Visa Regression: Department of State Tries to Turn Back the Clock on Central American Juvenile Refugees, but Just Turns its Back
The United States Department of State last month issued their May 2016 Visa Bulletin indicating that the yearly EB4 visa limits have been reached for applicants from Honduras, Guatemala, and El Salvador. The EB4 visa allows certain immigrants including “Special Immigrant Juveniles,” who are unaccompanied minor who have been designated by a family court to be dependents or wards of the state as a result of parental abandonment or abuse. As a result of the “visa retrogression,” applicants from Central American countries who sought to obtain legal status through the filing of a self-petition (Form I-360) after January 1, 2010 will no longer be able to obtain a visa or adjustment of status until new visas become available. The six-year regression for the acceptance of these applications is a response to the record number of minors who have entered the country after fleeing violence in their Central American home countries, most of whom will be seriously negatively affected by this change.

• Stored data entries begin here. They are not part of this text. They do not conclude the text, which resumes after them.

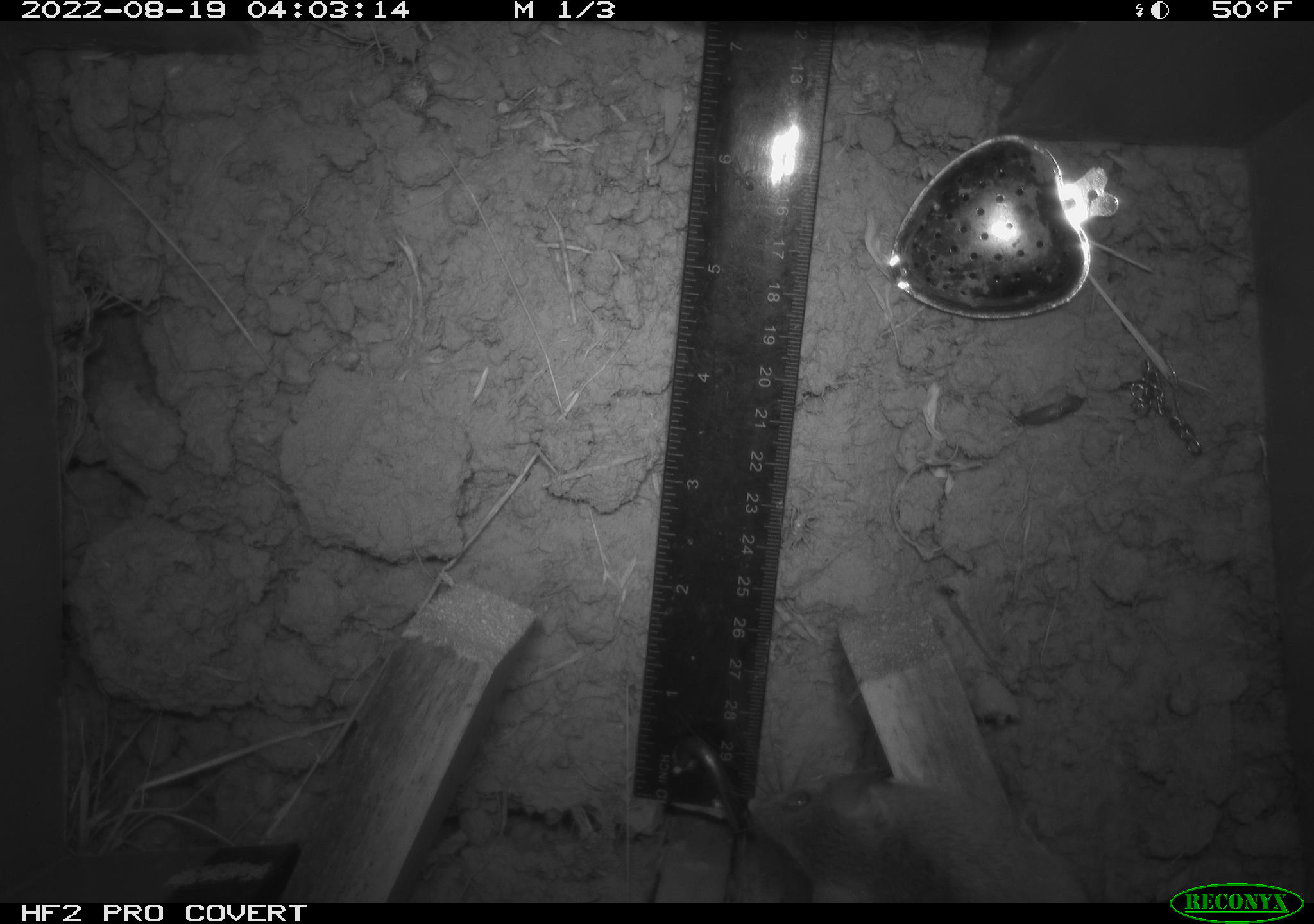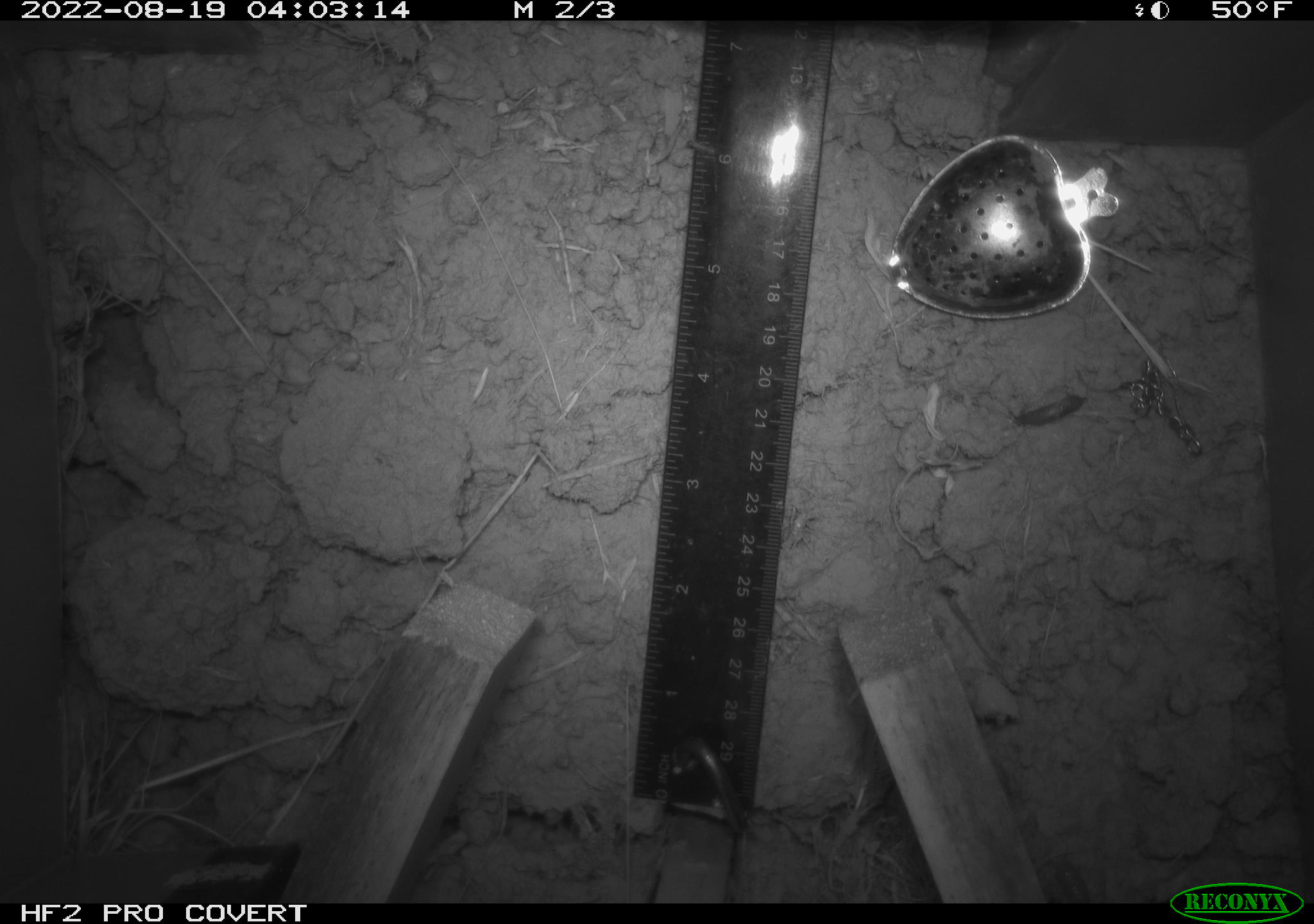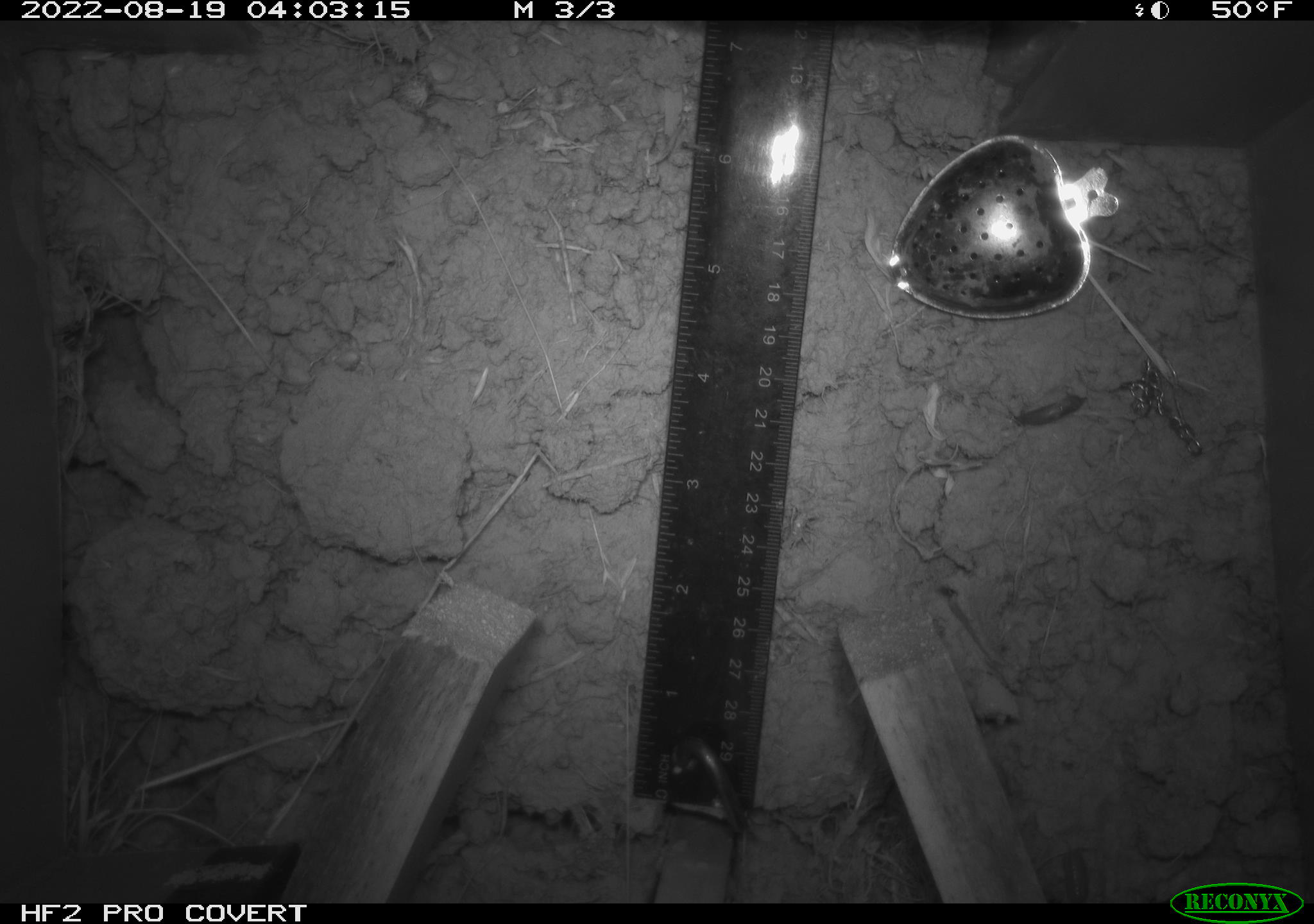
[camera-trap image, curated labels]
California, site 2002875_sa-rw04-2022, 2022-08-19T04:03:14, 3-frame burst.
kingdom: Animalia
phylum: Chordata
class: Mammalia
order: Rodentia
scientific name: Rodentia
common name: mouse species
Mouse species (Rodentia).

Special Immigrant Juveniles trying to obtain legal residency in the United States must first have a visa available to them in order to file for their green card. The exhaustion of available visas for these children means that they cannot file for their permanent residency until new visa numbers become available – which may be several years from now.
The regression of this new cutoff date for applications creates a host of problems for these immigrants. For those already facing deportation, the granting of a visa or the acceptance of an I-485 are grounds to stop deportation. The absence of an available visa will significantly decrease the chance of stopping deportation, even though in many cases they already applied years ago. Moreover, Special Immigrant Juvenile status applicants cannot apply for employment authorization until they have filed their application for permanent residency.
Prospective petitioners are urged to continue filing I-360 forms for Special Immigrant Juvenile status as there is no limit to how many of these may be approved. Filing the I-360 as early as possible will put the applicant on the waitlist for their green card by establishing the “priority date” which must be met before visas can be distributed whenever they become available. Properly filing the I-360 will also protect against aging out of eligibility for Special Immigrant Juvenile status while waiting for other applications to proceed.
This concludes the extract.